Common values of $p$ are:

$p$=1 — Manhattan distance <br>
$p$=2 — Euclidean distance <br>
$p$=$∞$ — Chebyshev distance <br>
**Disadvantages**<br>
Minkowski has the same disadvantages as the distance measures they represent, so a good understanding of metrics like Manhattan, Euclidean, and Chebyshev distance is extremely important.

Moreover, the parameter p can actually be troublesome to work with as finding the right value can be quite computationally inefficient depending on your use-case.

**Use Cases**<br>
The upside to p is the possibility to iterate over it and find the distance measure that works best for your use case. It allows you a huge amount of flexibility over your distance metric, which can be a huge benefit if you are closely familiar with p and many distance measures.

## Cosine Similarity
Cosine similarity has often been used as a way to counteract Euclidean distance’s problem with high dimensionality. The cosine similarity is simply the cosine of the angle between two vectors. It also has the same inner product of the vectors if they were normalized to both have length one.

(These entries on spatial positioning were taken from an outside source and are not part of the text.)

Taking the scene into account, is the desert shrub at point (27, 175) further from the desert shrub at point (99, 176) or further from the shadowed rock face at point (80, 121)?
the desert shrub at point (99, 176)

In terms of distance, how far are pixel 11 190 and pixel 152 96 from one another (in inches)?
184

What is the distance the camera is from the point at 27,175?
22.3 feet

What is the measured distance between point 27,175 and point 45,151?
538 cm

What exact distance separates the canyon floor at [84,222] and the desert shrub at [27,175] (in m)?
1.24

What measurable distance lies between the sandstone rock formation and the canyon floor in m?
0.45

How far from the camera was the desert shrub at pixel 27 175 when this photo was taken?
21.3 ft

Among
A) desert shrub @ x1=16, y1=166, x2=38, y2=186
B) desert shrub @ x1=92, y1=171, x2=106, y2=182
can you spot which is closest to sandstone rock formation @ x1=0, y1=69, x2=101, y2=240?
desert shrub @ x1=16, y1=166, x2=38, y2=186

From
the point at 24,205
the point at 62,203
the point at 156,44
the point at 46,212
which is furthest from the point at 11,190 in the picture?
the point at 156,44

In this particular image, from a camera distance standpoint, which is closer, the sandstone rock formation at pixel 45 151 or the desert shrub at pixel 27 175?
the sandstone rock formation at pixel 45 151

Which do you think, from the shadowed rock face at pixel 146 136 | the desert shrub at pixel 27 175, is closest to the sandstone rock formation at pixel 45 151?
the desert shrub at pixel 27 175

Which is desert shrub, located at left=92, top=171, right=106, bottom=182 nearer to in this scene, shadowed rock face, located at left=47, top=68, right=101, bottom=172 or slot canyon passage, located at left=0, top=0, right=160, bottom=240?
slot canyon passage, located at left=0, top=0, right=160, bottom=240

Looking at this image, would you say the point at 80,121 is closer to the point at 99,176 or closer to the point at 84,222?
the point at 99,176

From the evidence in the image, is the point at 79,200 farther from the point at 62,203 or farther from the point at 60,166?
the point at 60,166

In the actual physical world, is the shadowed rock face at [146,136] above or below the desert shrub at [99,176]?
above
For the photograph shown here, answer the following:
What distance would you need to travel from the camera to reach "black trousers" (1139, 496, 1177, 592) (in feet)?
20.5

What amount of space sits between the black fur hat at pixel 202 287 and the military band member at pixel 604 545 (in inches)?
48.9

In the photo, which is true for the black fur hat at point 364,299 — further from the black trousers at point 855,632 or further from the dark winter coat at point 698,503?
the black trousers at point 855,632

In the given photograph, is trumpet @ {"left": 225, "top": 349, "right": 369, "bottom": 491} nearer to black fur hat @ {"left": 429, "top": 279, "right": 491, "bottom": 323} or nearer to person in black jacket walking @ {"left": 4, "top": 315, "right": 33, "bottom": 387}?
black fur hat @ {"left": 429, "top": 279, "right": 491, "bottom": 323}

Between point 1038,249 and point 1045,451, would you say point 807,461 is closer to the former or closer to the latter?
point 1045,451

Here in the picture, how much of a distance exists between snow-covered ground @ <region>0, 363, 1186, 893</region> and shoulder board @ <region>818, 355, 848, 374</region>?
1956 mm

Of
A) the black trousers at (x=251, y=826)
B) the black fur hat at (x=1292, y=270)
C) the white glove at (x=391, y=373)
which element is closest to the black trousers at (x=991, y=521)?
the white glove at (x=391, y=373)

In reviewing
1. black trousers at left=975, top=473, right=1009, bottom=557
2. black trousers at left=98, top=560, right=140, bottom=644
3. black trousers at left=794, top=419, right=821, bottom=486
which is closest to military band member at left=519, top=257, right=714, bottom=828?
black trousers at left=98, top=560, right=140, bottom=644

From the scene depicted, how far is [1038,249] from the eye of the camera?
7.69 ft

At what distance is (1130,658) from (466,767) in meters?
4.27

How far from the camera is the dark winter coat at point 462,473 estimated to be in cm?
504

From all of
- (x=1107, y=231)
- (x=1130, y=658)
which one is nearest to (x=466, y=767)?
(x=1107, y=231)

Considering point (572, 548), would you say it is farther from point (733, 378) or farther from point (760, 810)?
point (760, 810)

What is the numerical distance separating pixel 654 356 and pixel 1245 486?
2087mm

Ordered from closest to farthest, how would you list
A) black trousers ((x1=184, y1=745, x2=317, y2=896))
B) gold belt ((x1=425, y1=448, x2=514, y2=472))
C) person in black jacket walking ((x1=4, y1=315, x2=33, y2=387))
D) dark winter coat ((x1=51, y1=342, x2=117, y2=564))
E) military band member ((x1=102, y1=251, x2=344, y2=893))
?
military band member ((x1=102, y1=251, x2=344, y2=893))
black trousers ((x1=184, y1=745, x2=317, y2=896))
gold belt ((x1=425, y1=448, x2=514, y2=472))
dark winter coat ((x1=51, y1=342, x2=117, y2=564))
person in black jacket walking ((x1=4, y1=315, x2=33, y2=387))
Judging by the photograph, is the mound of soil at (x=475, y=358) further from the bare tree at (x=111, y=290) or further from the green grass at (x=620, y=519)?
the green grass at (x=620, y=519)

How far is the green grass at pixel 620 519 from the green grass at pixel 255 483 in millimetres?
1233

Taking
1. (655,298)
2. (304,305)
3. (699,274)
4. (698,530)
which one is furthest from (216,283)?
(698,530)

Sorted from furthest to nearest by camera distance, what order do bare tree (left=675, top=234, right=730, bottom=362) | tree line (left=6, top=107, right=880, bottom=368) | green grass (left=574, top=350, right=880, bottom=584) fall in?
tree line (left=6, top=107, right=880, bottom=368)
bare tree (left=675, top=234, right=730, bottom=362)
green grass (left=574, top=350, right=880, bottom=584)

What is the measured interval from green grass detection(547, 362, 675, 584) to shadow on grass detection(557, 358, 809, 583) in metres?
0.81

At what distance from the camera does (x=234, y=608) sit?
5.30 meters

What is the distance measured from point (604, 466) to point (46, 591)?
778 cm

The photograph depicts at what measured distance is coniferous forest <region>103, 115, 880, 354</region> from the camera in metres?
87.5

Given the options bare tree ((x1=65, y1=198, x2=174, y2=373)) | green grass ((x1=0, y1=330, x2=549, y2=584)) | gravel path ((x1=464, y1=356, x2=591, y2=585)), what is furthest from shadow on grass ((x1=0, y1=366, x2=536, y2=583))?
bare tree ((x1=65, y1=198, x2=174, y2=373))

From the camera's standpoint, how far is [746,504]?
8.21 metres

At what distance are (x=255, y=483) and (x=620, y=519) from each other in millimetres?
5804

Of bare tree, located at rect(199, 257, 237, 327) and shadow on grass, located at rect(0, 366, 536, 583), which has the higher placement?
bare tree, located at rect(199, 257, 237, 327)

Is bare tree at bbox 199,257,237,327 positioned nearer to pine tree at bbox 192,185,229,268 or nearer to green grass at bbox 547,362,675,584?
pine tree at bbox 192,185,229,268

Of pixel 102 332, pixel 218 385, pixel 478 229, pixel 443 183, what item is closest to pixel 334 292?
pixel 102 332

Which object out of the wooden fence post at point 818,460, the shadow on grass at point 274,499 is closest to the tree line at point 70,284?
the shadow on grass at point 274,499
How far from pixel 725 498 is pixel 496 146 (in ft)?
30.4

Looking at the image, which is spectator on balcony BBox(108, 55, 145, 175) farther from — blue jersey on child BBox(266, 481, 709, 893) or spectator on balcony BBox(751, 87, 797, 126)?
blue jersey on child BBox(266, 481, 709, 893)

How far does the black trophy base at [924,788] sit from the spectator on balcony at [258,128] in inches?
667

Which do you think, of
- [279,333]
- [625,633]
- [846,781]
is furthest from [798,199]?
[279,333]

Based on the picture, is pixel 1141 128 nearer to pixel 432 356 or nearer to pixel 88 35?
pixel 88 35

Two vectors with exactly the same orientation have a cosine similarity of 1, whereas two vectors diametrically opposed to each other have a similarity of -1. Note that their magnitude is not of importance as this is a measure of orientation.

$$D(x,y) = \cos(\theta) = \dfrac{x * y}{\|x\| \|y\|}$$

**Disadvantages**

One main disadvantage of cosine similarity is that the magnitude of vectors is not taken into account, merely their direction. In practice, this means that the differences in values are not fully taken into account. If you take a recommender system, for example, then the cosine similarity does not take into account the difference in rating scale between different users.

**Use Cases**

We use cosine similarity often when we have high-dimensional data and when the magnitude of the vectors is not of importance. For text analyses, this measure is quite frequently used when the data is represented by word counts. For example, when a word occurs more frequently in one document over another this does not necessarily mean that one document is more related to that word. It could be the case that documents have uneven lengths and the magnitude of the count is of less importance. Then, we can best be using cosine similarity which disregards magnitude.